Records excerpted from a collection:

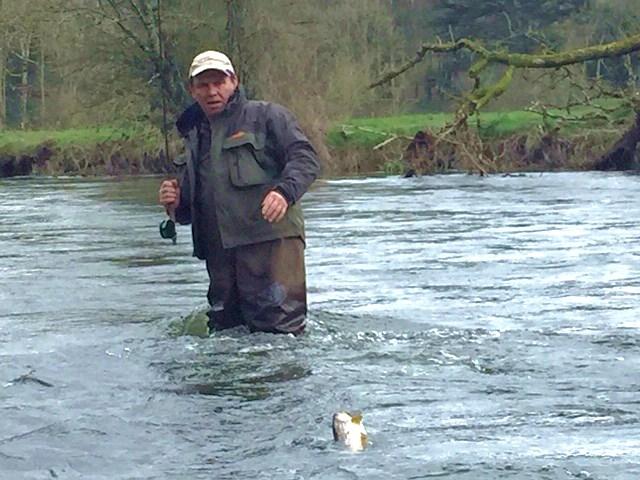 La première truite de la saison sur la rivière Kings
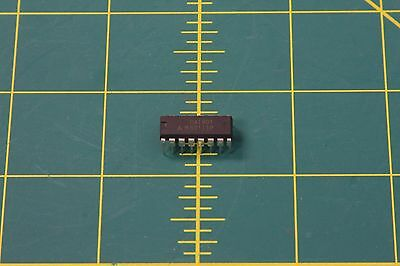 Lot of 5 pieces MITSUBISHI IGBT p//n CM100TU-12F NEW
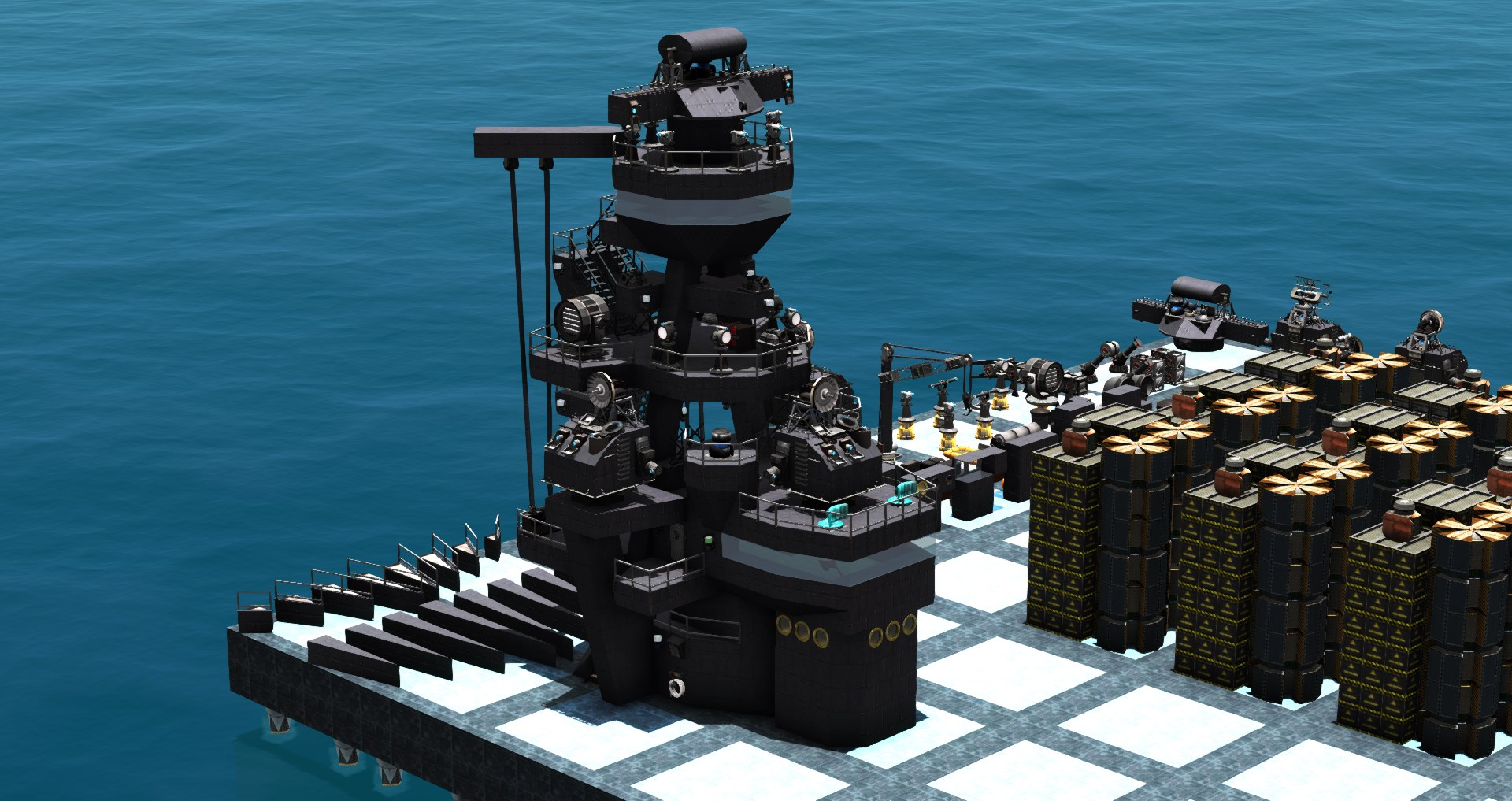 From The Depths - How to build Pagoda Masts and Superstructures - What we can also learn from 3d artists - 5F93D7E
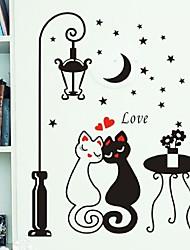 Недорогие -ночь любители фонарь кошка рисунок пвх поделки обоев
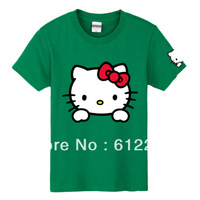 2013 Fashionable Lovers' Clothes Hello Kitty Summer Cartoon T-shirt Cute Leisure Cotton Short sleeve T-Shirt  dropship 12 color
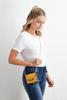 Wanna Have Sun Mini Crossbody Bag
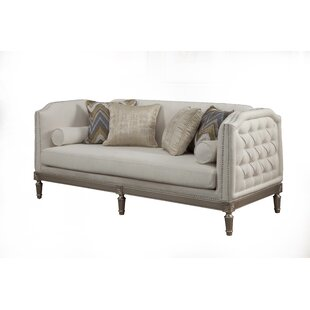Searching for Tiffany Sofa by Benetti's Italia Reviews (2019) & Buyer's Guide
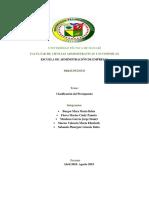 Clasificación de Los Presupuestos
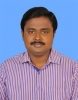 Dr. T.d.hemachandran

--

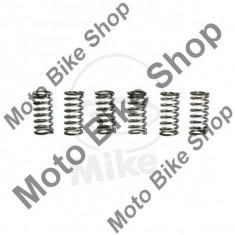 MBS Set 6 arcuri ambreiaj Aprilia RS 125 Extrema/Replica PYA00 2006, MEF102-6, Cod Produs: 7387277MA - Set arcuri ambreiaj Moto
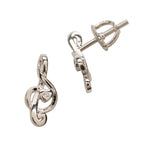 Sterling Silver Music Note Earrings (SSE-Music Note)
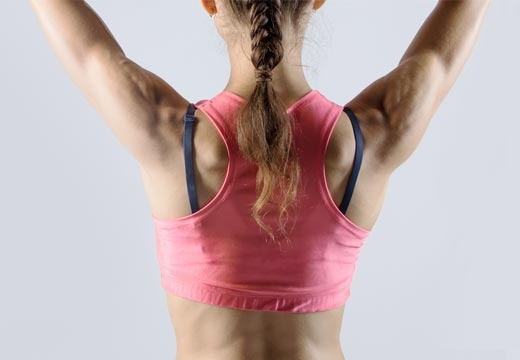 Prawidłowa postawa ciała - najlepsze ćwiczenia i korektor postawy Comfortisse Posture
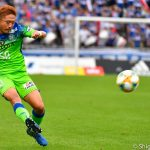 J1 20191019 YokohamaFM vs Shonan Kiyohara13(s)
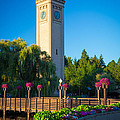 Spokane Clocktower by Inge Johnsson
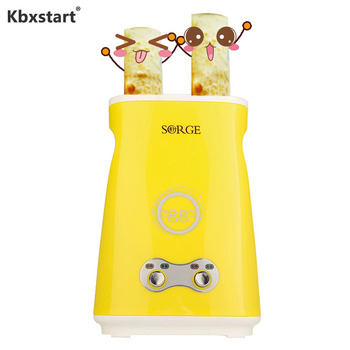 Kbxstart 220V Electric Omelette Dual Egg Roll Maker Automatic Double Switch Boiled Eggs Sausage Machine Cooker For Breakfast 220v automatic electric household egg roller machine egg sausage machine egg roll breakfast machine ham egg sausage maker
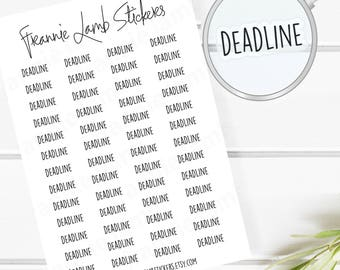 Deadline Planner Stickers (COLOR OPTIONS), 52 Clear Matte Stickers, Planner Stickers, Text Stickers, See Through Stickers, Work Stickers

WORK ORDER
Print an exact copy of the lines above, from the one containing "La première truite" through the one containing "Dr. T.d.hemachandran", and leave out the pictures.

ANSWER BOX
 La première truite de la saison sur la rivière Kings
 Lot of 5 pieces MITSUBISHI IGBT p//n CM100TU-12F NEW
 From The Depths - How to build Pagoda Masts and Superstructures - What we can also learn from 3d artists - 5F93D7E
 Недорогие -ночь любители фонарь кошка рисунок пвх поделки обоев
 2013 Fashionable Lovers' Clothes Hello Kitty Summer Cartoon T-shirt Cute Leisure Cotton Short sleeve T-Shirt  dropship 12 color
 Wanna Have Sun Mini Crossbody Bag
Searching for Tiffany Sofa by Benetti's Italia Reviews (2019) & Buyer's Guide
 Clasificación de Los Presupuestos
 Dr. T.d.hemachandran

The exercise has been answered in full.